I have two LCD TVs with DTAs and am able to display the affiliate's HD signal by using a antenna/cable switch and a duplex splitter.
The signal first goes through a duplex splitter and is split between the DTA and the antenna side of a antenna/cable switch. The signal that goes through the DTA is then routed into the cable side of the antenna/cable switch. If I want to watch the affiliates in HD all I do is switch the antenna/cable switch to 'antenna' and make sure I have auto searched all of the HD signals. Since your TV is set to channel "3 or 4" to use the DTA you never have to auto search more than once. If I want to use the DTA to watch TV I switch the antenna/cable switch to cable and am ready to go.
I hope this is clear as mud.
 
As I understand it the Local affiliate's HD signal is not provided by Comcast, the HD signal somehow "piggy-backs" on the cable so that any LCD TV that has a 'QAM' tuner can pick up the signal from your cable and display it in HD. Comcast Tech support says that Comcast has nothing to do with the affliate's HD signal and did not appear to be concerned about its use.

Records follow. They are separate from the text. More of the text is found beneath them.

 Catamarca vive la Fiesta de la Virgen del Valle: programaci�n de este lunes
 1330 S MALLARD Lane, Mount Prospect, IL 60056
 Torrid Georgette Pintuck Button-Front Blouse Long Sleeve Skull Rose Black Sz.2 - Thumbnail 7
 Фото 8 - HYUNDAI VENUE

I have two LCD TVs with DTAs and am able to display the affiliate's HD signal by using a antenna/cable switch and a duplex splitter.

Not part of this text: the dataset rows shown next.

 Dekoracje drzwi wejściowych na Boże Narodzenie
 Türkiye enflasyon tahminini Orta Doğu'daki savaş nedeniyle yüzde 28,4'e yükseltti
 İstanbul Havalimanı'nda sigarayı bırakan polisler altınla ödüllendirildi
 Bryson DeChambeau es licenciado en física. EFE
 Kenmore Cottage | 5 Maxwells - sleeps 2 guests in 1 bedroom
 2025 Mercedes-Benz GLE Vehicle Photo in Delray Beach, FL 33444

The signal first goes through a duplex splitter and is split between the DTA and the antenna side of a antenna/cable switch. The signal that goes through the DTA is then routed into the cable side of the antenna/cable switch. If I want to watch the affiliates in HD all I do is switch the antenna/cable switch to 'antenna' and make sure I have auto searched all of the HD signals. Since your TV is set to channel "3 or 4" to use the DTA you never have to auto search more than once. If I want to use the DTA to watch TV I switch the antenna/cable switch to cable and am ready to go.

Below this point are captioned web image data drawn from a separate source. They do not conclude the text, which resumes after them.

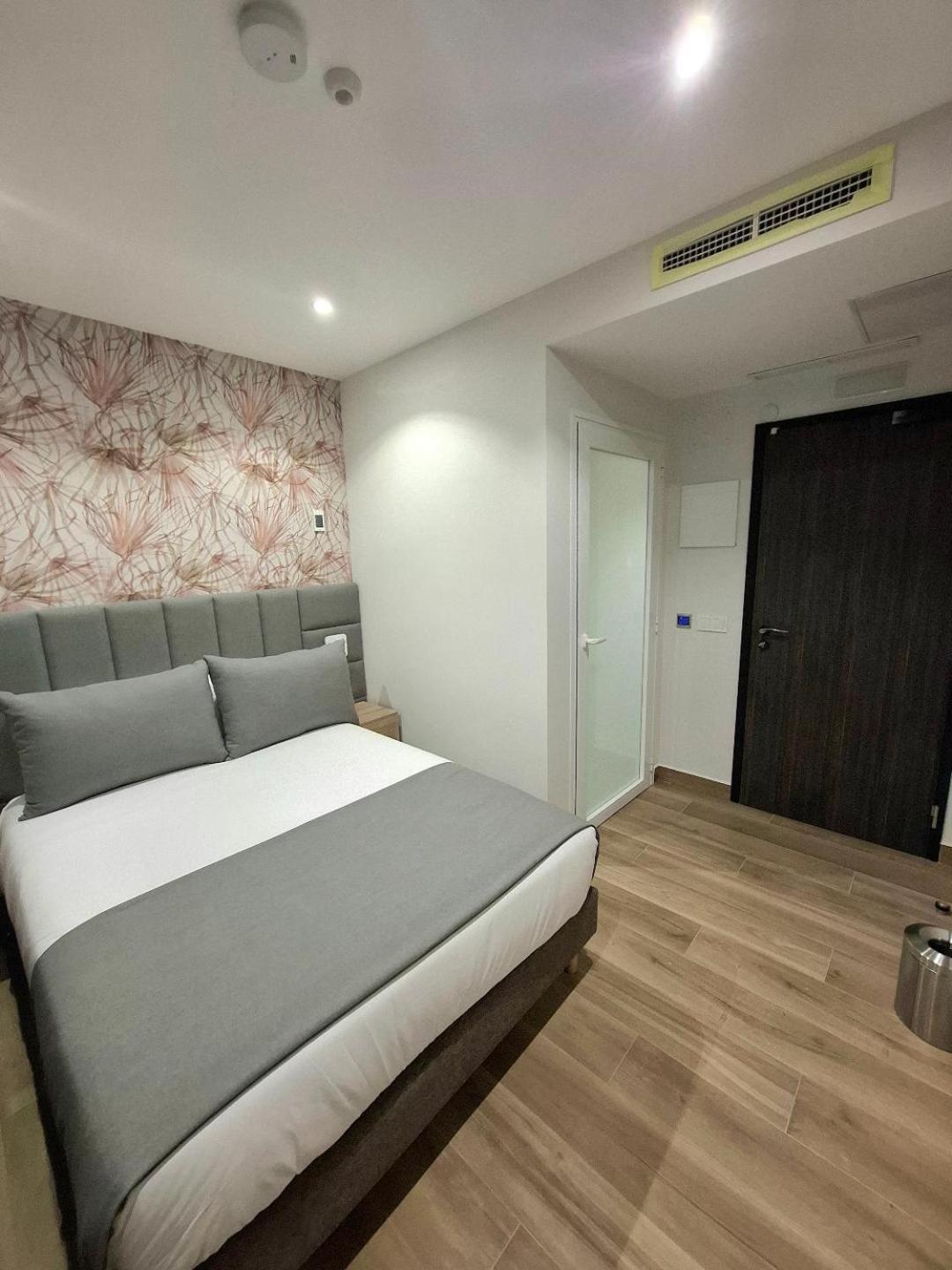 Hostal San Blas Madrid Exterior photo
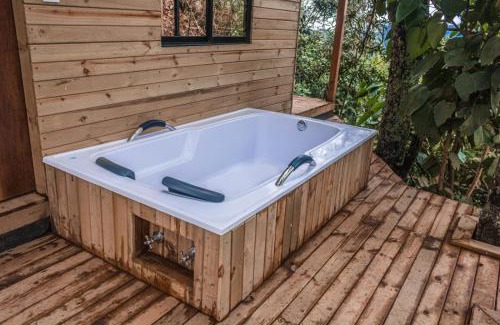 Coffee Triangle Resort | Tambo 1 Tucaneta - Reserva Natural Salto del Buey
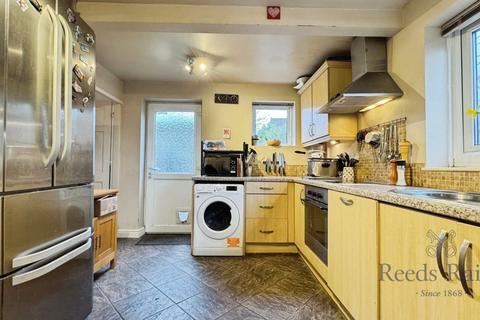 3 bedroom semi-detached house for sale, Larch Grove, Preston PR5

I hope this is clear as mud.

Well, that's the theory. In reality, cable operators change the mapping of the QAM pass through channels every few months in order to meet their bandwidth needs. In addition, several members have reported that their local systems have totally removed the QAM feeds and now require a box to receive locals.

I didn't think the latter case was legal, but the operators seem to be getting away with it.
 
As I understand it the Local affiliate's HD signal is not provided by Comcast, the HD signal somehow "piggy-backs" on the cable so that any LCD TV that has a 'QAM' tuner can pick up the signal from your cable and display it in HD. Comcast Tech support says that Comcast has nothing to do with the affliate's HD signal and did not appear to be concerned about its use.

Yes and no. The Local's provide a more raw digital feed to the Cable company. The Cable company still puts the QAM modulation on it to put it up on a cable channel. They can easily encrypt it if they wanted too.